Page text:
»»
So Fiverr now takes into account the actual facilitation of the service and how good the experience was, and not just the end product. This was the biggest shift in how sellers perceived their performance on the platform, because Fiverr apparently increased the weight of this variable when calculating who is a good performer and who is a good match for buyers.

And since none of us knows how it works, and for good reason, things were weird for us sellers.

The forum was flooded with people asking why they get 0 sales after a streak of good months, while their dashboard had perfect metrics and their public reviews were close to perfect.

But the hidden BSR outweighs public reviews. By a lot.

 

The "get out of jail" card

So if the BSR is hidden, how can we learn from it, or at the very least avoid the search results limbo, when our gigs are underperforming?

Well this is complicated.

First of all: it's fairly simple to avoid any issues altogether.

Offer a great and seamless customer experience. The secret is to take lead and manage client expectations early on.

Offer solutions instead of questions when issues arise, and finally make sure you are acting in a professional yet friendly manner.

However, not everything is peachy. Things happen and even the most seasoned freelancer gets the cold shoulder from the algorithm that serves search results.

But it's now easier to bounce back if something happens to your account, all you have to do is wait it out, whilst trying to offer an amazing service to any orders you may get.

You see, Fiverr has a complicated but sensible way of calculating things.

So our Dashboard metrics get updated every 60 days. That's been well-known. 

But BSR seems to follow a different pattern. It is calculated every 90 AND every 30 days.

So while things seem to move abruptly from "I get new orders daily/weekly" to "I hear crickets and feel worthless", the true secret is time. You need to wait it out, there's nothing else you can do about it.
««
Excerpted records:
»»
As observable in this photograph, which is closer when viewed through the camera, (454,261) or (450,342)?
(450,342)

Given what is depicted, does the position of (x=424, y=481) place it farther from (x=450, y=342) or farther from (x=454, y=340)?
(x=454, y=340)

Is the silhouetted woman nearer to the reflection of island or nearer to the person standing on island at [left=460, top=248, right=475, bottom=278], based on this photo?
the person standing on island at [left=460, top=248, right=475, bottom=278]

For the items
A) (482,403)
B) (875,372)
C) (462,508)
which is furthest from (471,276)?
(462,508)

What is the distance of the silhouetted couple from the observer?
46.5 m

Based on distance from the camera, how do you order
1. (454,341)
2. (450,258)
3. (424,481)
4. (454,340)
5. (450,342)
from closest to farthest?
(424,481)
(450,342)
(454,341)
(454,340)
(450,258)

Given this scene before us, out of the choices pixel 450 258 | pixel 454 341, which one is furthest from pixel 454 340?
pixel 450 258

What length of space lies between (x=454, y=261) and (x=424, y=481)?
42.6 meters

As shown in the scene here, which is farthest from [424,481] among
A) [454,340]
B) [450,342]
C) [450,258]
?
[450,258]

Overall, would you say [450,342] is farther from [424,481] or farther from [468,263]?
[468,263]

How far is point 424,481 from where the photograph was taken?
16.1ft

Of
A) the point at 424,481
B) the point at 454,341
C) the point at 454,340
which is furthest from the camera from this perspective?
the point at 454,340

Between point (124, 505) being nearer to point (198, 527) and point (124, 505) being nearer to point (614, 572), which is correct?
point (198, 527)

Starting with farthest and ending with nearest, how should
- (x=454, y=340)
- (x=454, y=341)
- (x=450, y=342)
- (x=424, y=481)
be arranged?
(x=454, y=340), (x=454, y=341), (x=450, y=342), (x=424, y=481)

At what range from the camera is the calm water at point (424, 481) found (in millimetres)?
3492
««
In the page text on Fiverr sellers, why could sellers with perfect dashboard metrics and near-perfect public reviews still get 0 sales? Answer in one to three sentences.

Exercise solution: According to the text, the hidden BSR outweighs public reviews by a lot. Strong public reviews and dashboard metrics therefore did not protect those sellers.